Content starts

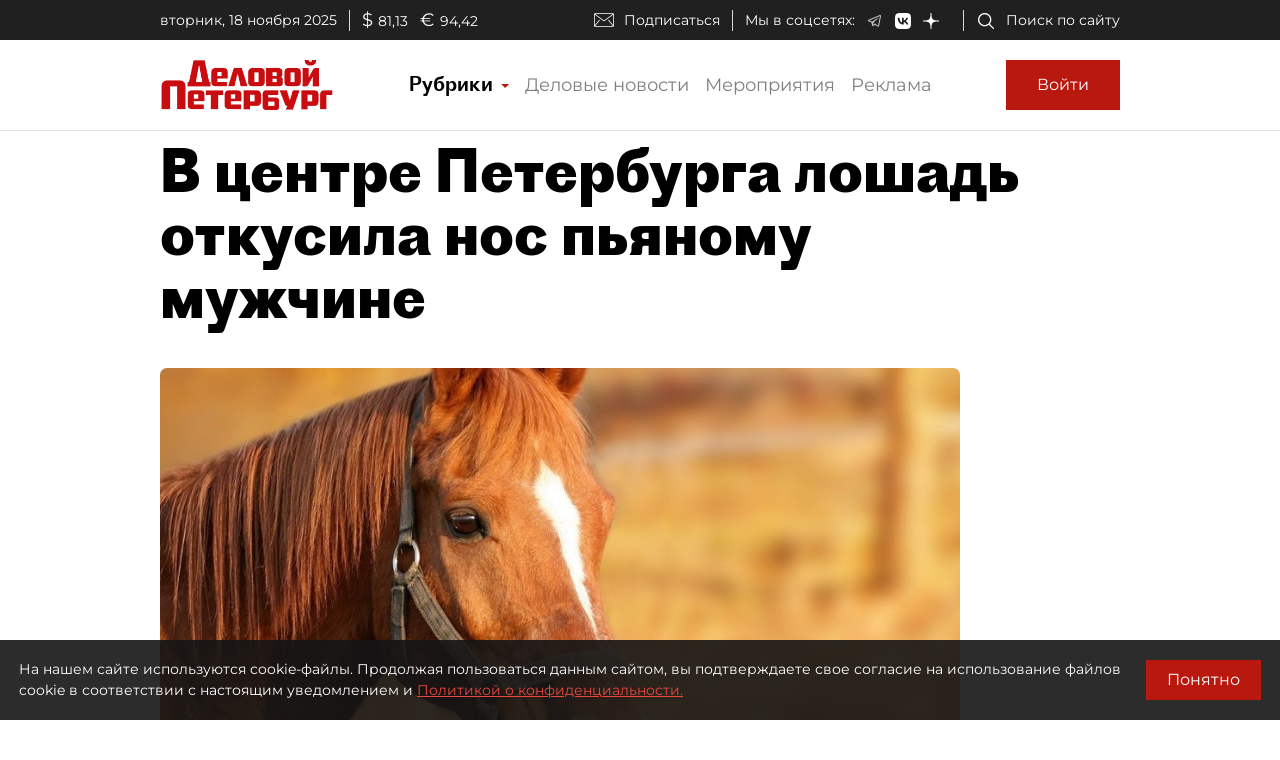

--- FILE ---
content_type: application/javascript
request_url: https://smi2.ru/counter/settings?payload=COmNAxjKy5-6qTM6JGViMzExYTYwLTA0NWMtNDFjYy1hMDZlLTg3ZWI2YzI2ZDUxZA&cb=_callbacks____0mi4naa3u
body_size: -167
content:
_callbacks____0mi4naa3u("[base64]");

Content ends

Exercise instructions: Copy the listing exactly, omitting pictures.

Exercise result:
--- FILE ---
content_type: application/javascript
request_url: https://smi2.ru/counter/settings?payload=COmNAxjKy5-6qTM6JGViMzExYTYwLTA0NWMtNDFjYy1hMDZlLTg3ZWI2YzI2ZDUxZA&cb=_callbacks____0mi4naa3u
body_size: -167
content:
_callbacks____0mi4naa3u("[base64]");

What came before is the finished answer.